Code for the paper, "ViTGuard: Attention-aware Detection against Adversarial Examples for Vision Transformer".
Our experiments are conducted on a virtual machine hosted on a server with an AMD EPYC 7763 processor featuring a 64-core CPU. The virtual machine, running Ubuntu 22.04.3 LTS, is allocated access to one NVIDIA A100 GPU.
We use the following software packages:
Run pip3 install -r requirements.txt
to install the required packages.
The source code is structured into two main subfolders: target_models
and detection
. Within the target_models folder, you will find configurations for target ViT classifiers and adversarial attacks. The detection folder includes settings for the MAE model used in image reconstruction, along with configurations for ViTGuard detectors.
Note: Step 1 and Step 2 are optional, as the weights of the target model for the TinyImagenet dataset are available for download from this link. After downloading the file, move it to the target_models
directory and unzip it by running unzip results.zip && rm results.zip
. Additionally, the results
folder also contains the adversarial examples generated using the TinyImagenet dataset.
Note: Step 3(1) is optional, as the model weights for ViTMAE are available for download from this link. After downloading the file, move it to the detection
directory and unzip it by running unzip results.zip && rm results.zip
.
Note: Users can proceed directly to Step 3(2) to execute the detection process.
In the main directory, run cd target_models/run
A target ViT model can be trained by running
python3 train.py --dataset TinyImagenet
The model will be trained, saved into the target_models/results/ViT-16/TinyImagenet/
subfolder, and named
weights.pth
. The dataset used for training can be modified to CIFAR10
or CIFAR100
as needed.
Note: In the file target_models/WhiteBox.py
, the path defined in the 9th line should be modified to reflect the actual path of the repository on your system.
To craft adversarial samples, run
python3 attack.py --dataset TinyImagenet --attack PGD
The DataLoader holding the adversarial samples will be stored in the target_models/results/ViT-16/TinyImagenet/adv_results
subfolder.
In this example, the PGD attack is utilized; however, it can be substituted with other attack methods, including FGSM
, APGD
, CW
, SGM
, PatchFool
, AttentionFool
, SE
, and TR
. The dataset can be changed to CIFAR10
or CIFAR100
. The target_models/run/Table1.ipynb
shows the classification accuracy of adversarial examples generated by various attacks.
The detection mechanism comprises two stages: (1) training an MAE model for image reconstruction and (2) employing ViTGuard detectors.

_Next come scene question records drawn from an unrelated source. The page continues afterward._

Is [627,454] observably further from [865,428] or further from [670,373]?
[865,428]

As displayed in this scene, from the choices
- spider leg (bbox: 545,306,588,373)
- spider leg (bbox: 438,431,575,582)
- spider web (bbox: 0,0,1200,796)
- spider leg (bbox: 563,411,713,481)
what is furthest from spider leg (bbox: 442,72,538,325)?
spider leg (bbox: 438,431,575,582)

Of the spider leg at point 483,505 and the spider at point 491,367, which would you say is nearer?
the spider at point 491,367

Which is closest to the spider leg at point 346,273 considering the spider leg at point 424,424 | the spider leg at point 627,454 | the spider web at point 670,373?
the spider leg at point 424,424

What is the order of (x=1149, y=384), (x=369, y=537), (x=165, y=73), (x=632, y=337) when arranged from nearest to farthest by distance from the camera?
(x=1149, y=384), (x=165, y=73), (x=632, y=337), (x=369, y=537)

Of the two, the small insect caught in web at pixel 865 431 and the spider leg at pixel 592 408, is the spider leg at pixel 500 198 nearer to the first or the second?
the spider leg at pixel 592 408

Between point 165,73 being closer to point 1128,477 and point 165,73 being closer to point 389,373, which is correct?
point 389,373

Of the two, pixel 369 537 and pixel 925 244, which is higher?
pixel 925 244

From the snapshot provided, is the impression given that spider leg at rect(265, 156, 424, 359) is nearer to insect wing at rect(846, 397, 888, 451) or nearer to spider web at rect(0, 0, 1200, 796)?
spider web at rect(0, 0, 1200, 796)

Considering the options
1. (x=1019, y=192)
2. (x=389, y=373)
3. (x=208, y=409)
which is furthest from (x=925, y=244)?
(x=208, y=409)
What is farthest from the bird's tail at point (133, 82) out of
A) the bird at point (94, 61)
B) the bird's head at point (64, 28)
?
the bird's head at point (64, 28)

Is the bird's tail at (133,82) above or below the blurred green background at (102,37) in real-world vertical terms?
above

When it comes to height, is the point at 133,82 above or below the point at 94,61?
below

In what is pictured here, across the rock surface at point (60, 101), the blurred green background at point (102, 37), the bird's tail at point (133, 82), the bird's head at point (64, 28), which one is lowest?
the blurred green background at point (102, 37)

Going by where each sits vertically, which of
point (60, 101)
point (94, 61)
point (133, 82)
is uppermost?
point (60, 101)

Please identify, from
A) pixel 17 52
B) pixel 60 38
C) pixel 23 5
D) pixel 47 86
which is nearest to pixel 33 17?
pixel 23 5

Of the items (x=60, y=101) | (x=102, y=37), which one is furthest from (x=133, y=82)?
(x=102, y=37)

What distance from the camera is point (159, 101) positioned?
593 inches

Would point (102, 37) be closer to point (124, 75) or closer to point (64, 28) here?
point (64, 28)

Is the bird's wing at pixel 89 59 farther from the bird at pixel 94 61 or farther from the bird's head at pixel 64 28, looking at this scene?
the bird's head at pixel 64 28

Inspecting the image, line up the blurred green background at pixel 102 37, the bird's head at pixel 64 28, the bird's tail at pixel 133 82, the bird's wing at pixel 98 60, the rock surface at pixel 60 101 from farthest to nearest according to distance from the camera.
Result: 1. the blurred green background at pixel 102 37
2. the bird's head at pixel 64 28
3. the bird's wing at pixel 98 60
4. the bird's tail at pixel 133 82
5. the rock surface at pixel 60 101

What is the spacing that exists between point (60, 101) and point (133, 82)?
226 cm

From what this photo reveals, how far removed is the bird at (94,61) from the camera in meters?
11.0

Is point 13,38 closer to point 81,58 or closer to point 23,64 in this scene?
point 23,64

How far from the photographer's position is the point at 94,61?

In the main directory, run cd detection/run
(1) To train an MAE model, run
python3 train_mae.py --dataset TinyImagenet
The model will be trained, saved into the detection/results/TinyImagenet/
subfolder, and named weights.pth
.
(2) We proposed two individual detectors based on the attention and CLS representation, respectively. To get the AUC score for the detection method, run
python3 detection.py --dataset TinyImagenet --attack PGD --detector Attention
The detector can also be replaced with CLS
to evaluate the CLS-based detector. The PGD
attack can be substituted with other attack methods, including FGSM
, APGD
, CW
, SGM
, PatchFool
, AttentionFool
, SE
, and TR
.
(1) To replicate the results presented in Table 3, navigate to the detection/run
directory and execute the following command:
python3 table3.py --attack PGD --detector RL
The detector can be replaced with Attention
, CLS
, PD_T10
, and PD_T40
. The PGD
attack can be substituted with other attack methods, including CW
, PatchFool
, SGM
, and TR
.
(2) To replicate the results presented in Table 4, navigate to the detection/run
directory and execute the following command:
python3 table4.py --attack PGD --detector Attention --masking salient
The masking argument can also be set to non-salient
and random
. The detector can be replaced with CLS
. The PGD
attack can be substituted with other attack methods, including FGSM
, CW
, APGD
, SGM
, SE
, and TR
.
(3) To replicate the results presented in Table 5, begin by downloading the additional MAE model weights, trained with different masking ratios, from this link. Save the downloaded zip file in the detection/run
directory and unzip it. Then, under the detection/run
directory, execute the following command:
python3 table5.py --attack PGD --ratio 0.25 --detector Attention
The ratio argument can also be set to 0.5
and 0.75
. The detector can be replaced with CLS
. The PGD
attack can be substituted with other attack methods, including FGSM
, CW
, APGD
, SGM
, SE
, and TR
.
For reference, we present the training and inference times for the ViT-16 and MAE models on the Tiny-ImageNet dataset. It is important to note that the training time is reported per epoch, and the actual total training time vary depending on the number of epochs. In this study, we employed 50 epochs for fine-tuning ViT-16 (Step 1) and 500 epochs for training MAE (Step 3(1)). Additionally, the inference time is measured per individual sample.
Model | Training | Inference |
---|---|---|
ViT-16 | 255 s | 0.2 ms |
MAE | 660 s | 2.4 ms |